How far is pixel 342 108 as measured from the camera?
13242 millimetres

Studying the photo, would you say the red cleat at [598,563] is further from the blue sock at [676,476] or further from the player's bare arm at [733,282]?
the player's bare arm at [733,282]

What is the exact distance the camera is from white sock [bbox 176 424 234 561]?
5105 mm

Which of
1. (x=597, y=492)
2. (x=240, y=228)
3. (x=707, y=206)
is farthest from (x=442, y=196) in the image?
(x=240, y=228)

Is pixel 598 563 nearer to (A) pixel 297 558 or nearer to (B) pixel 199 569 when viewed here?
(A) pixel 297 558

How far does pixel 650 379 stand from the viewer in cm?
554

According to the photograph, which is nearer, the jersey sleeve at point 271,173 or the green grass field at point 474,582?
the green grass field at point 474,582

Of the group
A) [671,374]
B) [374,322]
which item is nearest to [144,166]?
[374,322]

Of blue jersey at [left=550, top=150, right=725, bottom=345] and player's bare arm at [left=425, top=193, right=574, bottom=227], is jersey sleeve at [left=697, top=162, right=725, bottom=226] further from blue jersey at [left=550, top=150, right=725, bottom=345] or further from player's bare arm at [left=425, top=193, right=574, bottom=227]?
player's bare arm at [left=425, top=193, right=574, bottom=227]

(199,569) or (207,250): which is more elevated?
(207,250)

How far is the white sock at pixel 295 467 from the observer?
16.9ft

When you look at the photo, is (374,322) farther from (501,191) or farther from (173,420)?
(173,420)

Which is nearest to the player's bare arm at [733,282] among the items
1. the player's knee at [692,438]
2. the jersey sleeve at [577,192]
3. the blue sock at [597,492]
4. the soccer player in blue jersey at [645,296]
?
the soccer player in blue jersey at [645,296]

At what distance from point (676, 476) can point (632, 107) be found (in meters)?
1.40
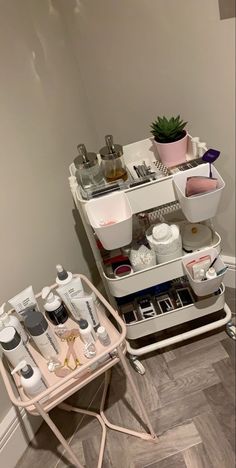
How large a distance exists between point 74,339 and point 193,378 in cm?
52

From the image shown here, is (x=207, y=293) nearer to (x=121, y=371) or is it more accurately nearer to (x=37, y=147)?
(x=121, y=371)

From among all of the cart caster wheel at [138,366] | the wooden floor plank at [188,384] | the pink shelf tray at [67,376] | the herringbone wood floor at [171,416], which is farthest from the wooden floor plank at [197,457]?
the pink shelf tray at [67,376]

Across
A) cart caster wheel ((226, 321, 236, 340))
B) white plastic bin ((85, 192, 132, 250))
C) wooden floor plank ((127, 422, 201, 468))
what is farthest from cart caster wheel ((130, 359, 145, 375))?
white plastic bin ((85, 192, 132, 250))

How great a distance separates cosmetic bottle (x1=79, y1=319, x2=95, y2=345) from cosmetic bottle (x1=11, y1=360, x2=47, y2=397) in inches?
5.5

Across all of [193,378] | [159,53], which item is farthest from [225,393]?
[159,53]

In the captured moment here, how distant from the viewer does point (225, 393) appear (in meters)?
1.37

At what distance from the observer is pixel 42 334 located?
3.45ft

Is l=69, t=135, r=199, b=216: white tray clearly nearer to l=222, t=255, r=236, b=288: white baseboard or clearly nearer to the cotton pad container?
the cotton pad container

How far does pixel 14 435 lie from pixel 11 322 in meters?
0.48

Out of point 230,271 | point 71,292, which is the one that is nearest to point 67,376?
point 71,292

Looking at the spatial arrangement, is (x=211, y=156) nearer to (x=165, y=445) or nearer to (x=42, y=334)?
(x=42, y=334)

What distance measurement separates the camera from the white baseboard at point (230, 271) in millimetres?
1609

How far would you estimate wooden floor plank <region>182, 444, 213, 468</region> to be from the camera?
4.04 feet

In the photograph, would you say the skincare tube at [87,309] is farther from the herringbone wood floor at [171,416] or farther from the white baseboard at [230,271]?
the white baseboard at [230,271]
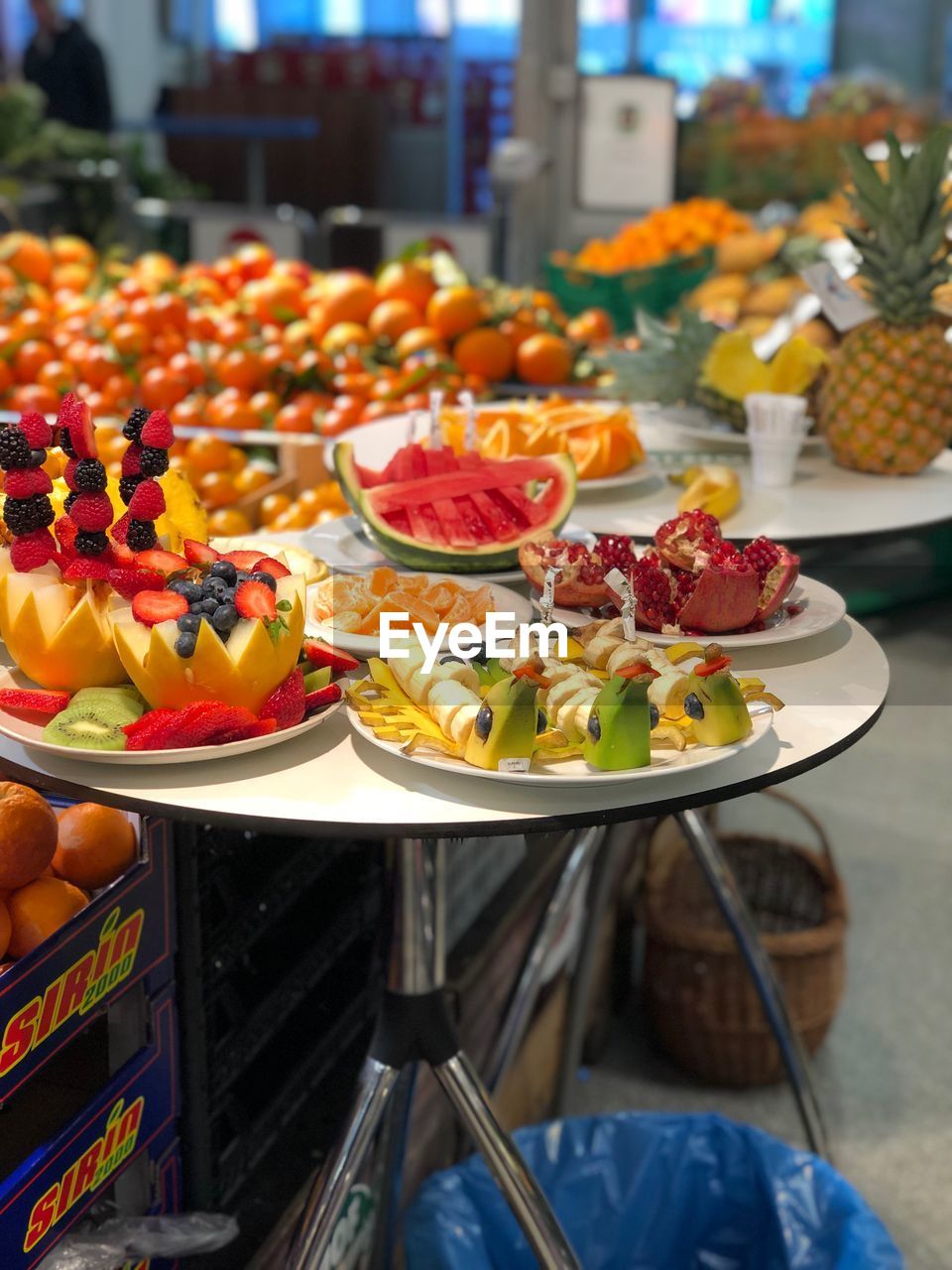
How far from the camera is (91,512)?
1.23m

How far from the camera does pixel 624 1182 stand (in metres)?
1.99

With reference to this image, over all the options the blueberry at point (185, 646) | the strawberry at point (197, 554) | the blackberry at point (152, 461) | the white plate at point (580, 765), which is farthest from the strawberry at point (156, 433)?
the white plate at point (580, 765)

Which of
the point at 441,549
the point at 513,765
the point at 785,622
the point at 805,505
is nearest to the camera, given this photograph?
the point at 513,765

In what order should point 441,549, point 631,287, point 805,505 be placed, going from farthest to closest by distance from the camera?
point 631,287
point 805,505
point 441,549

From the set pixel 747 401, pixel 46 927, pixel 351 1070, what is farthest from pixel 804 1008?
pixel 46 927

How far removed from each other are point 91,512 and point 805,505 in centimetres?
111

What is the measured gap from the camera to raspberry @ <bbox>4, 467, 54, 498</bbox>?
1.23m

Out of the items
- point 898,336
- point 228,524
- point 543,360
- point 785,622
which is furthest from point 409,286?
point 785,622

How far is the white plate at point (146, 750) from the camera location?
++++++
* _Work instructions_
Edit all of the records above so that every instance of "photograph" becomes "snapshot", keeping everything else unchanged. Leave the pictures out of your answer.

* _Task response_
How far is pixel 342 108 as measured from the camera?
13242 millimetres

Studying the photo, would you say the red cleat at [598,563] is further from the blue sock at [676,476] or further from the player's bare arm at [733,282]?
the player's bare arm at [733,282]

What is the exact distance the camera is from white sock [bbox 176 424 234 561]?
5105 mm

Which of
1. (x=597, y=492)
2. (x=240, y=228)
3. (x=707, y=206)
is farthest from (x=442, y=196) in the image?
(x=240, y=228)

Is pixel 598 563 nearer to (A) pixel 297 558 or nearer to (B) pixel 199 569 when viewed here?
(A) pixel 297 558

How far does pixel 650 379 stand from the viewer in cm?
554

According to the snapshot, which is nearer, the jersey sleeve at point 271,173 or the green grass field at point 474,582?
the green grass field at point 474,582

Of the group
A) [671,374]
B) [374,322]
which item is nearest to [144,166]?
[374,322]

Of blue jersey at [left=550, top=150, right=725, bottom=345] and player's bare arm at [left=425, top=193, right=574, bottom=227], is jersey sleeve at [left=697, top=162, right=725, bottom=226] further from blue jersey at [left=550, top=150, right=725, bottom=345] or further from player's bare arm at [left=425, top=193, right=574, bottom=227]?
player's bare arm at [left=425, top=193, right=574, bottom=227]

(199,569) or (207,250): which is more elevated?
(207,250)

How far is the white sock at pixel 295 467 from the observer?
16.9ft

When you look at the photo, is (374,322) farther from (501,191) or farther from (173,420)?
(173,420)

Which is nearest to the player's bare arm at [733,282] among the items
1. the player's knee at [692,438]
2. the jersey sleeve at [577,192]
3. the blue sock at [597,492]
4. the soccer player in blue jersey at [645,296]
?
the soccer player in blue jersey at [645,296]

At what distance from point (676, 476) can point (632, 107) be found (in meters)?
1.40
How large a distance exists between point 74,339 and point 193,378 in cm?
52

From the image shown here, is (x=207, y=293) nearer to (x=121, y=371) or is it more accurately nearer to (x=37, y=147)?
(x=121, y=371)

From among all of the cart caster wheel at [138,366] | the wooden floor plank at [188,384] | the pink shelf tray at [67,376] | the herringbone wood floor at [171,416], which is farthest from the wooden floor plank at [197,457]?
the pink shelf tray at [67,376]

Across
A) cart caster wheel ((226, 321, 236, 340))
B) white plastic bin ((85, 192, 132, 250))
C) wooden floor plank ((127, 422, 201, 468))
what is farthest from cart caster wheel ((130, 359, 145, 375))?
white plastic bin ((85, 192, 132, 250))

How great a distance separates cosmetic bottle (x1=79, y1=319, x2=95, y2=345) from cosmetic bottle (x1=11, y1=360, x2=47, y2=397) in inches?
5.5

Across all of [193,378] | [159,53], which item is farthest from [225,393]?
[159,53]

In the captured moment here, how distant from the viewer does point (225, 393) appear (in meters)?
1.37

At what distance from the observer is pixel 42 334 located?
3.45ft

Is l=69, t=135, r=199, b=216: white tray clearly nearer to l=222, t=255, r=236, b=288: white baseboard or clearly nearer to the cotton pad container?
the cotton pad container

How far does pixel 14 435 lie from pixel 11 322 in meters?
0.48

Out of point 230,271 | point 71,292, which is the one that is nearest to point 67,376?
point 71,292

Looking at the spatial arrangement, is (x=211, y=156) nearer to (x=165, y=445) or nearer to (x=42, y=334)?
(x=42, y=334)

What distance measurement separates the camera from the white baseboard at point (230, 271) in millimetres?
1609

How far would you estimate wooden floor plank <region>182, 444, 213, 468</region> to be from the camera?
4.04 feet

In the snapshot, would you say the skincare tube at [87,309] is farther from the herringbone wood floor at [171,416] or farther from the white baseboard at [230,271]?
the white baseboard at [230,271]
How far from the camera is (91,512)?
1.23m

How far from the camera does pixel 624 1182 stand (in metres)?
1.99

With reference to this image, over all the options the blueberry at point (185, 646) | the strawberry at point (197, 554) | the blackberry at point (152, 461) | the white plate at point (580, 765), which is farthest from the strawberry at point (156, 433)?
the white plate at point (580, 765)

Which of
the point at 441,549
the point at 513,765
the point at 785,622
the point at 805,505
is nearest to the camera, given this snapshot?
the point at 513,765

In what order should point 441,549, point 631,287, point 805,505 be placed, going from farthest to closest by distance from the camera?
point 631,287
point 805,505
point 441,549

From the set pixel 747 401, pixel 46 927, pixel 351 1070, what is farthest from pixel 804 1008?
pixel 46 927

How far removed from each other are point 91,512 and point 805,505 in centimetres?
111

What is the measured gap from the camera to raspberry @ <bbox>4, 467, 54, 498</bbox>?
1.23m

Out of the items
- point 898,336
- point 228,524
- point 543,360
- point 785,622
which is furthest from point 409,286?
point 785,622

How far is the white plate at point (146, 750) from the camera location?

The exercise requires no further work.